Mortal Engines: simple, but effective

 Mortal Engines: disturbing dystopian prophecies

Dystopian fiction gives us an opportunity to imagine what our lives might look like if we take things to an extreme version of their current state. Dystopia can often feel repetitive, melodramatic, or unrealistic, but it can also feel uncanny, disturbing, and terrifying. Dystopian fiction for young people often finds itself somewhere in between. The world of Philip Reeve’s Mortal Engines is the post-apocalyptic product of global war in which capitalism, imperialism and aggression make people do horrible things to each other and their societies. 



On the one hand, Mortal Engines isn’t necessarily doing anything new. It reimagines the systems and structures of power and control and progress that already exist and places them under extraordinary circumstances to propose a scenario that we should try our best not to replicate. In this case, roving cities are great monsters of consumption and violence which quite literally prey on other groups for survival and growth. All the while you have the typical young adult tropes of a pair of young people who are from different backgrounds, thrown together by unexpected circumstances who grow close and discover they care for one another, and go about tackling the major problems of their world together (usually successfully, somehow). So no, Mortal Engines is by no means groundbreaking. 

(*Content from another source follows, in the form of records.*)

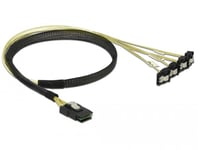 Delock SATA/SAS-kabel - 50 cm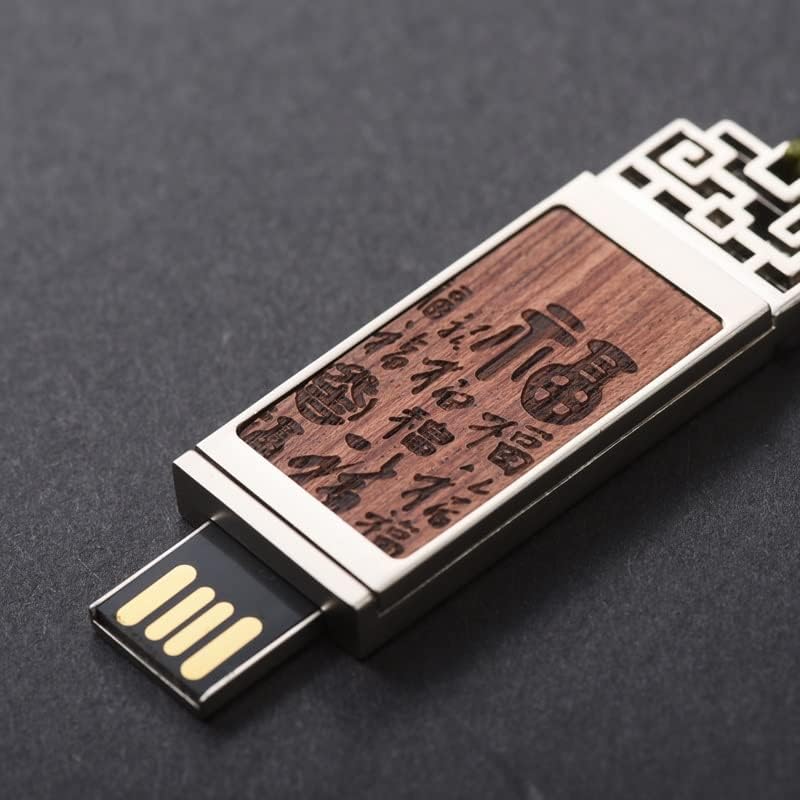 MMLLZEL בהתאמה אישית חרוטה USB כונן פלאש עסק מזכרות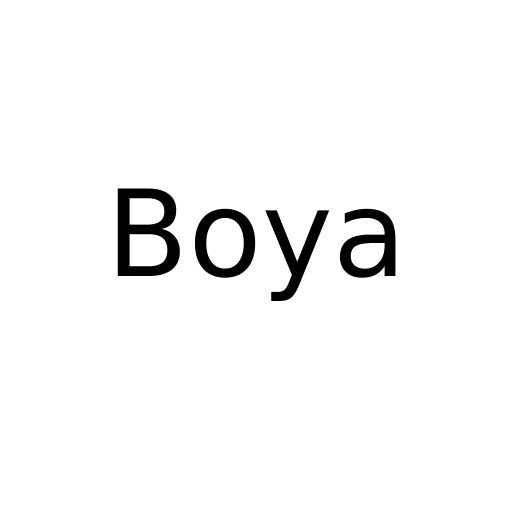 Логотип бренду Boya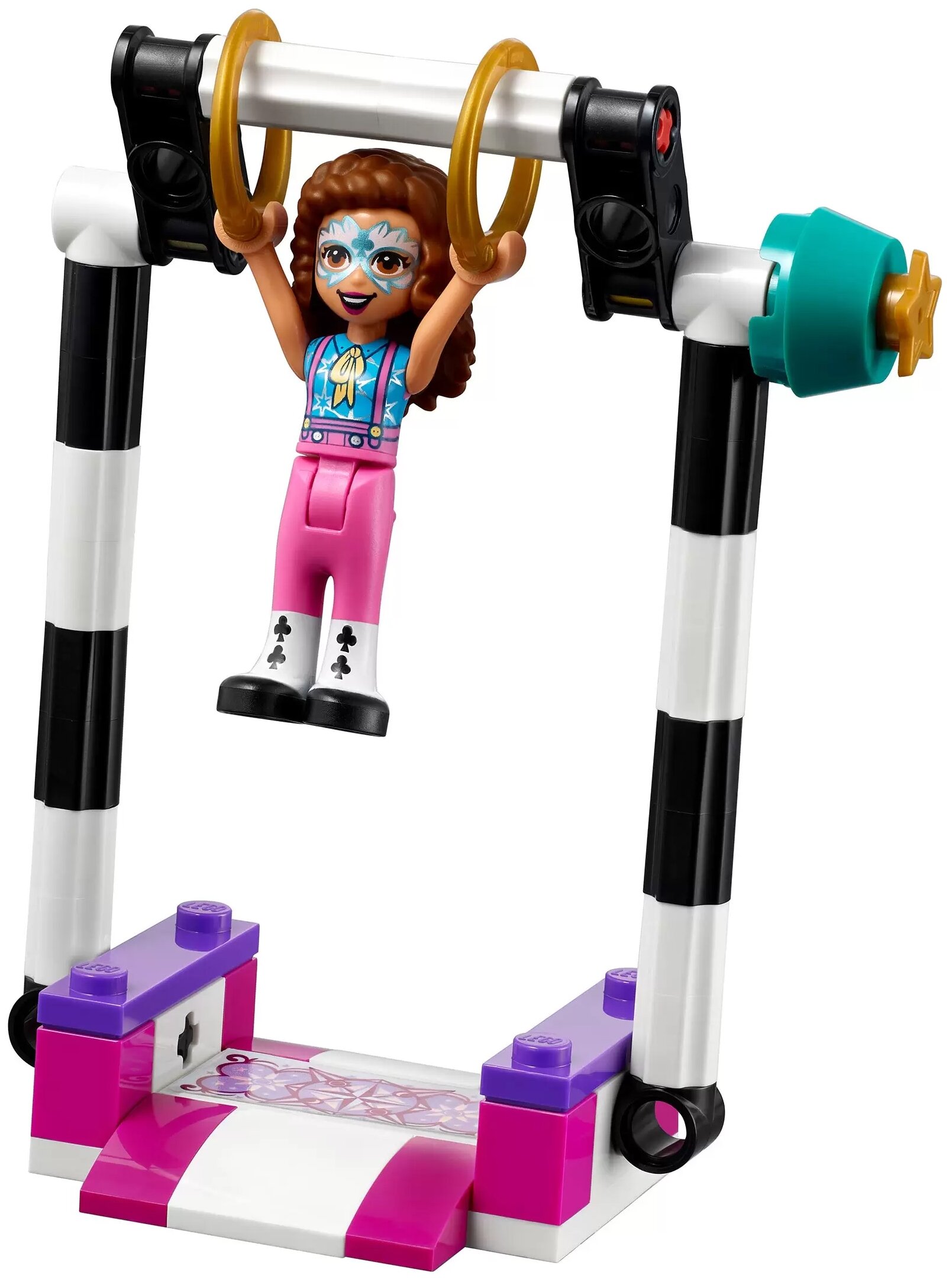 Конструктор LEGO 41686 Подружки Волшебная акробатика заказать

However, that’s not to say it isn’t a valuable insight into the genre. By constructing a world with similar structures and systems to our own, we’re doubtless encouraged to think about the world we’re familiar with and substitute it in place. When fictional worlds are far beyond our imagining, we risk falling into escapism and a disconnection from reality. Dystopia tries very hard not to allow us to escape and be comfortable in escapism. Instead, it takes us to the edge of what we could imagine our world being or becoming and asks us to make the logical jump ourselves. We have to do the brain work as readers so we can be fully aware of how what we read reflects or could reflect the world we live in now. In light of this, Mortal Engines may at first glance seem predictable and unimaginative but that might actually be an effective way of getting young readers to make the connections and get the most out of the message Reeve is trying to convey, that message being: greed and violence can only lead to huge disaster and tragedy for which there is no justification. 



So wherever on the scale of brilliant to banal you think Mortal Engines belongs, I think this post can serve as a reminder that dystopian fiction always has something to tell us. It's not necessarily in its content but in the act of choosing this genre which calls upon us to re-evaluate the state of the world, to question authority and the way we live, and to imagine the world we want to live in.